• **Tasks for this exercise**
A. According to the biography of Dora Finch, how many years did she serve as matron of University College Hospital?
B. Name every hospital where the biography of Dora Finch says she trained or held a nursing post.

==== Passage shown

British matron (1877–1943)

Dora Finch, RRC, (1877–1943) was a British nurse. She served as matron of the central London teaching hospital University College Hospital for 21 years and was prominent in the development of the nursing profession in the UK.

== Early life and nursing career ==
Finch was born in Blackheath, Kent to Louisa and Robert Finch (a general practitioner); she was one of seven children.

Finch trained as a nurse first at St Helen's Cottage Hospital, Merseyside (1888-1886) and then at St. Bartholomew's Hospital, London (1888–91) under the matronship of Isla Stewart. She joined the British Nursing Association (founded by Mrs Bedford Fenwick) registering on their roll of nurses as number 331 in 1890. Her first appointment was as night superintendent, the Metropolitan Free Hospital, Kingsland Road before returning to St. Bartholomew's Hospital as sister of St. Luke's Ward. She was known as a much loved sister and a member of the St. Bartholomew's Hospital League of Nurses.

== Later nursing career and activities in national nursing organizations ==

In 1899 Finch took up the position of matron of the New Hospital for Women, Euston Road (later the Elizabeth Garrett Anderson & obstetric Hospital) and was elected a member of the Matron's Council for Great Britain and Ireland, an organization committed to the training and registration of nurses.

In 1901 she was appointed matron of University College Hospital (UCH) where she remained until her retirement in 1922. During this period she strengthened the model of training for nurses such that she was credited with attracting the attention of the Rockefeller Foundation to UCH. She inaugurated a League of Nurses in 1909, which continues as a UCH nurses charity

In 1916 she was among the first to register her nursing qualification with the College of Nursing Ltd (later the Royal College of Nursing). This register was subsequently built on by the new General Nursing Council after the Nurses Registration Act in 1919. During World War 1 she was appointed Principal Matron of the London General Hospital Territorial Forces Nursing Service and in 1917 awarded the Royal Red Cross for her contribution to civilian nursing.

Following her retirement from UCH, Finch was appointed secretary to the registrar of the new General Nursing Council but did not take up the position following controversy and claims of nepotism.

She died in UCH on February 4, 1943. Following a requiem mass at St. Mary Magdalene, Munster Square, NW1 she was cremated at Golder's Green.

== Honors and awards ==
In 1917 Finch was awarded the Royal Red Cross for her contribution to civilian nursing.

========
==== Provided material

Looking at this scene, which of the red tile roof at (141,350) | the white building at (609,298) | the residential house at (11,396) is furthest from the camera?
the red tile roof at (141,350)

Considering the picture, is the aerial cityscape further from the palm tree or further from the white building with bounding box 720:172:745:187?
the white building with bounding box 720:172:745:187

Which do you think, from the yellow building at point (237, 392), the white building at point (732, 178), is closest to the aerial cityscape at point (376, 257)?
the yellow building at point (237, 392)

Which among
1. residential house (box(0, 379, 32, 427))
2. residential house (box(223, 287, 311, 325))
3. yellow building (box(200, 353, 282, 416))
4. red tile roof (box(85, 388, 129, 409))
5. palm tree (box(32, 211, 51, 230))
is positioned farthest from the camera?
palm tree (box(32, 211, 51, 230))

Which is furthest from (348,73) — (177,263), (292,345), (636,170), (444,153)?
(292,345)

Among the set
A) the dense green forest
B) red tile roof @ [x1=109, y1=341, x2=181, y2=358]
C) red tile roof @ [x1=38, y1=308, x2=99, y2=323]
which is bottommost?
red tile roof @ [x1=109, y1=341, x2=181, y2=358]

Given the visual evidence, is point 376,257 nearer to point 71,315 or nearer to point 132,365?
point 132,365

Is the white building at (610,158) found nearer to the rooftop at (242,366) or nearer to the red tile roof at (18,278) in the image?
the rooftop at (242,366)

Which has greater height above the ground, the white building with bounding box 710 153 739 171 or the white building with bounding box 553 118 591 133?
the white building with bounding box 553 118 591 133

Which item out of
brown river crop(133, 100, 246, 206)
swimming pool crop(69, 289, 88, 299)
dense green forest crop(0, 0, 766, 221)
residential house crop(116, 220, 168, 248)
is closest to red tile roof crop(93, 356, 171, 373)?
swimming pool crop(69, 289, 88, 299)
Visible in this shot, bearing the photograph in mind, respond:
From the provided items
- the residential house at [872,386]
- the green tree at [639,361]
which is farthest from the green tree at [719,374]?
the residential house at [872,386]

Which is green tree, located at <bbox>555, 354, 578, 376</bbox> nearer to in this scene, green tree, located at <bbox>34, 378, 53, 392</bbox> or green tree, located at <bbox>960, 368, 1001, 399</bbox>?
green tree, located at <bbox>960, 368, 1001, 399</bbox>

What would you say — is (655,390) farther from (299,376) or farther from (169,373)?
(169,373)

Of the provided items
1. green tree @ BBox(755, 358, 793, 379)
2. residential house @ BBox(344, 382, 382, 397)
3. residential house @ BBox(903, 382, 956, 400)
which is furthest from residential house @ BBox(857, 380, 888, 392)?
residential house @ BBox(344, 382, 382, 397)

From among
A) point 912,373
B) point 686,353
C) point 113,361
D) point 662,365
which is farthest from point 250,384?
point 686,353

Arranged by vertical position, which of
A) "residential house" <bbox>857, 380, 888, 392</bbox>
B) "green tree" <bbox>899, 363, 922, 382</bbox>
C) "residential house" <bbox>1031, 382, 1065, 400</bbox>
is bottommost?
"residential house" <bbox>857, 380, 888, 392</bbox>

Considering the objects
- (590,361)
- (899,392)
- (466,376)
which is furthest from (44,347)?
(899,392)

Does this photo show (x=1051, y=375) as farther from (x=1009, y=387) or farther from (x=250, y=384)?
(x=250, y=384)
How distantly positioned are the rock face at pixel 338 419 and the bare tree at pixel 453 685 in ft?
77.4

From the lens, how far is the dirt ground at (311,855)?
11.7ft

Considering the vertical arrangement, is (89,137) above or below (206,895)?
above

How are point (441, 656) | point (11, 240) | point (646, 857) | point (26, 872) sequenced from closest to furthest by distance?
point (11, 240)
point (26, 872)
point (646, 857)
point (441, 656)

========

• **Solutions in order**
A. 21 years

B. St Helen's Cottage Hospital, Merseyside; St. Bartholomew's Hospital, London; the Metropolitan Free Hospital, Kingsland Road; the New Hospital for Women, Euston Road; University College Hospital; the London General Hospital